56% of law firms believe AI will become mainstream in law practices within the next five years.

 

How to Run Your Business More Efficiently and Effectively

At small firms and solo practices, resources are often in short supply. They are devoted to your existing cases, and your attention focuses on the details of those and your strategies for winning them in court. With the correct data at your disposal, you can expand your perspective and get a broader overview that reveals what’s working well and what needs to be improved. You can track and assess the variables in each case. What is most likely to drive an optimal result, your firm’s productivity and employee outputs in managing those variables, and the overall case results. These assessments can help you make essential decisions about staffing and allocation of resources each day to your cases and maximize your time and money for the betterment of your clients.
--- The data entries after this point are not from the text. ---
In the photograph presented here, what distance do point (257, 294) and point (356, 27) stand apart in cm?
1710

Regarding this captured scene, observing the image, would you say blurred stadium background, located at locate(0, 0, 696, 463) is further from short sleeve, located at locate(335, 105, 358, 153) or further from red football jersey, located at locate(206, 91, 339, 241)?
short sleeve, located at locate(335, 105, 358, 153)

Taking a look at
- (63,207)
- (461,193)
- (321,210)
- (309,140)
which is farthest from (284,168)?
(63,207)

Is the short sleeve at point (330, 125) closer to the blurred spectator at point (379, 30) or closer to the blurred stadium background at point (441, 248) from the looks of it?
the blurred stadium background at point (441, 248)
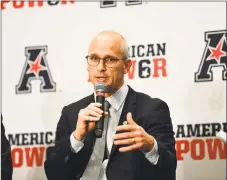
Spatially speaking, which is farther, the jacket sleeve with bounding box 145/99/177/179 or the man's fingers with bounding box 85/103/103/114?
the jacket sleeve with bounding box 145/99/177/179

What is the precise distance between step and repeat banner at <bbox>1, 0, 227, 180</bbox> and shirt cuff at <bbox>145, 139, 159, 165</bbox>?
683mm

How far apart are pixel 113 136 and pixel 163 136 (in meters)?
Answer: 0.19

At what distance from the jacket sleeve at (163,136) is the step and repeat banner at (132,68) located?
506 millimetres

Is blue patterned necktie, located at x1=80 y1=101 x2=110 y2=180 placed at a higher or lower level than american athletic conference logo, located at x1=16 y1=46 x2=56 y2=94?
lower

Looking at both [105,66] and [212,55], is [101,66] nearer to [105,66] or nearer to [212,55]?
[105,66]

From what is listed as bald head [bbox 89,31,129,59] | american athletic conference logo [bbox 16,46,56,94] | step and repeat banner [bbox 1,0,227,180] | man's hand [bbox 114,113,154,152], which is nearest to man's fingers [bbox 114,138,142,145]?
man's hand [bbox 114,113,154,152]

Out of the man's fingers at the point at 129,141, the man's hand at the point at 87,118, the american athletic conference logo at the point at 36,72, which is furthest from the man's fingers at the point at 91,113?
the american athletic conference logo at the point at 36,72

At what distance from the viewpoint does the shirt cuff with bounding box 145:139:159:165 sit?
4.76 ft

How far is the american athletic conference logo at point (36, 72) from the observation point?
233 centimetres

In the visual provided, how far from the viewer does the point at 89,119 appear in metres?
1.37

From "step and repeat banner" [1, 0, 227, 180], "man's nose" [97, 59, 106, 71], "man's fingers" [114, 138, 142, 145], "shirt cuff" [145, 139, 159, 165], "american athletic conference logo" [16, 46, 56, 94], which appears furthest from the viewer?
"american athletic conference logo" [16, 46, 56, 94]

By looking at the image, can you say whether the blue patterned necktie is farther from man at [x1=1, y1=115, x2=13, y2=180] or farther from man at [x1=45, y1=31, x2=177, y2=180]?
man at [x1=1, y1=115, x2=13, y2=180]

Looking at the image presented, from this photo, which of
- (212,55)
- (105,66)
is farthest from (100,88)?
(212,55)

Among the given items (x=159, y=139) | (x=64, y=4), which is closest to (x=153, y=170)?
(x=159, y=139)
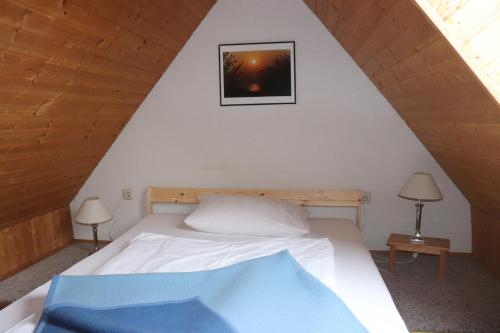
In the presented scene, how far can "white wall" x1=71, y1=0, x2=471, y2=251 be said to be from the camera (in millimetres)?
3209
How to Determine Which Cases to Pursue

All lawyers rely on the experience and expertise they have amassed over time to estimate what cases to bring in and what time to spend building those cases. Data and AI can make this process more efficient and accurate. For example, emerging analytics technology can analyze data from court dockets to predict the likelihood of success of a case with specific key liability facts and injures and the expected return if the case is managed properly. With the ability to instantly see relevant drivers of case outcomes, you can make more informed decisions on your intake of cases and the budgets for those cases. This will help you better manage the human and financial resources you will need at the start to see those cases through to successful resolution.
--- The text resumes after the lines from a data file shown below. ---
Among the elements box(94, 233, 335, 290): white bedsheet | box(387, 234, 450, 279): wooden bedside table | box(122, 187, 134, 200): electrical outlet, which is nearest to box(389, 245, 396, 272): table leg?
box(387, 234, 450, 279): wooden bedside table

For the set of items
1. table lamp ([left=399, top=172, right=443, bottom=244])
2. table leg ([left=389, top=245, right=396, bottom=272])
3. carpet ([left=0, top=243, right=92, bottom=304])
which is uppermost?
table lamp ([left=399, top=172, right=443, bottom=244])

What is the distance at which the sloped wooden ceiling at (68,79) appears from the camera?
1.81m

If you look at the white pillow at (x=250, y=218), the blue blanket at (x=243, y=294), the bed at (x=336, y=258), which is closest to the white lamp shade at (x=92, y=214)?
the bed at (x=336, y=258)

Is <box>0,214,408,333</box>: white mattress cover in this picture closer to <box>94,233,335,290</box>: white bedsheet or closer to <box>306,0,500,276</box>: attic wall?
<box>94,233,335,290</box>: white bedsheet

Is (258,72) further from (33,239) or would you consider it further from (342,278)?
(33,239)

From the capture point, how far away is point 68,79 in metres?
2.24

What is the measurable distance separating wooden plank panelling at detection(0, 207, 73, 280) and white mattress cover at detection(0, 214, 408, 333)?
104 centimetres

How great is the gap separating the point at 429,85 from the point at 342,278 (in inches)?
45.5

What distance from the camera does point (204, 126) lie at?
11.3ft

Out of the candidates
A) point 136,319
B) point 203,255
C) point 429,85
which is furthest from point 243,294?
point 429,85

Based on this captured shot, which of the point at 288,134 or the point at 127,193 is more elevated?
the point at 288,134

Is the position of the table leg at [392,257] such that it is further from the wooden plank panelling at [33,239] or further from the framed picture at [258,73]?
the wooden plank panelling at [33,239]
How to Hone Your Legal Strategy

Instead of waiting to see how a case develops over time, lawyers can be much more purposeful in their approach. Data and AI tools provide vital guidance on what specific litigation steps are necessary to achieve a successful result. Using data points from past case law, win and loss rates and trends, and patterns in a judge’s history can all help you craft an approach for your cases that improves your chances of winning most efficiently and economically. This, in turn, allows you to provide better service to your clients. You can give solid evidence of why it does or does not make sense to take specific actions in pursuit of their case and the benefits that can result.

The Bottom Line

The use of data and AI technology are rapidly gaining momentum in the legal industry. According to a 2019 Thomson Reuters survey, 40% of large law firms already use such tools, and 56% believe AI will become mainstream in law practices within the next five years. Midsize and smaller firms have been adopting these technologies at a slower rate – but they are adopting. That same survey found that 23% of midsize firms (those employing 11 to 179 lawyers) and 10% of small firms are currently using AI tools to bolster their business. As more and more firms bring data and AI into play, those who don’t do so may find themselves at a severe competitive disadvantage.